2.4 Morphology of complexes

The morphology of CS-PCL-mPEG and MBG/CS-PCL-mPEG was examined via scanning electron microscopy (SEM, Merlin, Zeiss, Germany) at an accelerating voltage of 5.00 kV. The sample was coated with gold for 180 s under a gas pressure of 50 mTorr. The particle size and mesoporous structure of the nanoparticles were also observed by high-resolution transmission electron microscopy (TEM) using a JEM-2100HR apparatus (JEOL, Japan).

2.5 Gel retardation assay

The formation of complexes was assessed by agarose gel electrophoresis. To prepare complexes (100 μL total volume) at different weight ratios, 10 μg of pOGP was mixed with different concentrations of CS-PCL-mPEG and MBG/CS-PCL-mPEG solutions. The complexes were incubated at room temperature for 30 min. Subsequently, 2 μL of gel loading buffer (10×) was added to the complexes (10 μL), and the mixture was loaded on a 1% (w/v) agarose gel containing gel red (10 000×). The electrophoresis was performed at 80 V for 60 min in 1 × TAE (Bio-Rad, CA, USA) buffer. The pOGP migration patterns were visualized on a VDS thermal imaging system (Bio-Rad, CA, USA). According to the literature,⁸ each complex (300 μL) at different weight ratios, which contained 30 μg pOGP, was centrifuged at 20 000g for 20 min, and the pOGP concentration in the supernatant was measured by Nanodrop 3300 (Thermo, Waltham, MA, USA). The pOGP encapsulation efficacy (%) was calculated using the following equation:

Encapsulation efficacy (%) = [(initial pOGP concentration − supernatant pOGP concentration)/initial pOGP concentration] × 100%.

2.6 DNase I protection

The resistance of the MBG/CS-PCL-mPEG/pOGP complexes to pOGP hydrolysis by endonucleases was measured by DNase I protection assay. The complexes containing 2 μg of pOGP at certain weight ratios were incubated with 0.5 units of DNase I in a reaction buffer solution (10 mM Tris–HCl, 2.5 mM MgCl₂, and 0.1 mM CaCl₂, pH 7.5) at 37 °C for 30 min. Subsequently, 0.5 μL of 50 mM EDTA was added to inactivate DNase I and the mixture was incubated at 65 °C for 10 min. An analysis of pOGP degradation was performed by gel electrophoresis.

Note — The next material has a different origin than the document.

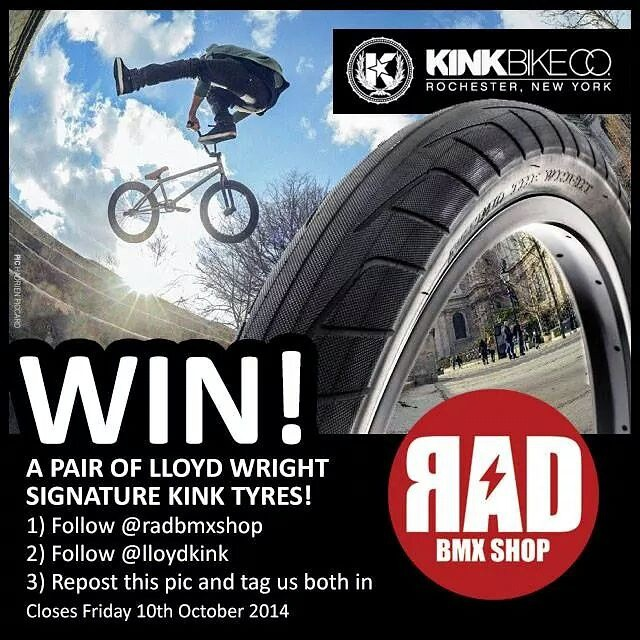 @radbmxshop are giving away a set of my signature @kinkbikes tyres. Enter for a chance to win. Info above. UK residents only. Thank you to @hadrienpicard for the photo. #wrighttyre #wrighttire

2.7 Zeta potential and particle size

Two complexes were prepared at various weight ratios in 20 mM sodium acetate buffer (pH = 6.5) with a pOGP concentration of 20 μg mL⁻¹. Particle sizes and zeta potentials were measured using a Zetasizer Nano-ZS (Malvern Instruments, Malvern, UK) instrument, which was equipped with a nominal 5 mW He–Ne laser operating at 633 nm and at a constant scattering angle of 90°.

2.8 In vitro release

Two complexes, containing 25 μg of pOGP, were dispersed in 500 μL of PBS (pH = 7.4). The suspension of the complexes was incubated at 37 °C under agitation. At predetermined intervals, the suspension was centrifuged at 30 000g, 4 °C for 20 min. The amount of pOGP released in the supernatant was analyzed by Nanodrop 3300 (Thermo, Waltham, MA, USA).

2.9 Cell viability

The in vitro cytotoxicity of THE MBG/CS-PCL-mPEG/pOGP complexes was evaluated by CCK-8 assay. HeLa cells, which were cultured in 100 μL of H-DMEM containing 10% FBS at 37 °C in 5% CO₂, were seeded at a density of 5 × 10³ cells per well in 96-well plates for 24 h. MG63 cells were cultured in L-DMEM containing 10% FBS. Subsequently, the complexes at various weight ratios were added to the cells. At predetermined intervals, 10 μL of CCK-8 was added to each well and incubated for 1 h. The absorbance of each sample was measured at 450 nm using a microplate reader (Thermo 3001, USA). The cells untreated with complexes in the cultures were used as the control. Cell viability was calculated by the following equation:

Cell viability (%) = [(experimental group absorbance − background absorbance)/(control absorbance − background absorbance)] × 100%.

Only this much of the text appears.